- What the exercise asks
Both the line below containing "łazienka W Szarościachz" and the line containing "modern patio huts", along with every line between them, should be repeated exactly; no other line belongs in the answer.

- Data for the task
--- START ---

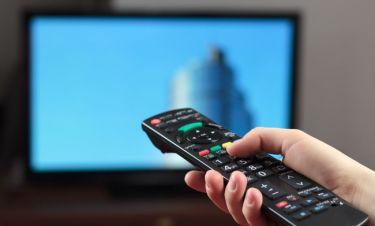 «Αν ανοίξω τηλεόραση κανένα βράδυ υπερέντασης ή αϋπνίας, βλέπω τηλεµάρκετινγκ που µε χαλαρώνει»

--- END ---
--- START ---

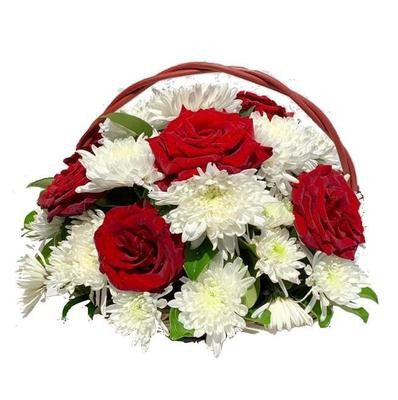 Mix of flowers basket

--- END ---
--- START ---

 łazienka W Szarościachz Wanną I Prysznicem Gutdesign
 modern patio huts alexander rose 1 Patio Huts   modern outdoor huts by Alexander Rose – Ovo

--- END ---

- Task solution
 łazienka W Szarościachz Wanną I Prysznicem Gutdesign
 modern patio huts alexander rose 1 Patio Huts   modern outdoor huts by Alexander Rose – Ovo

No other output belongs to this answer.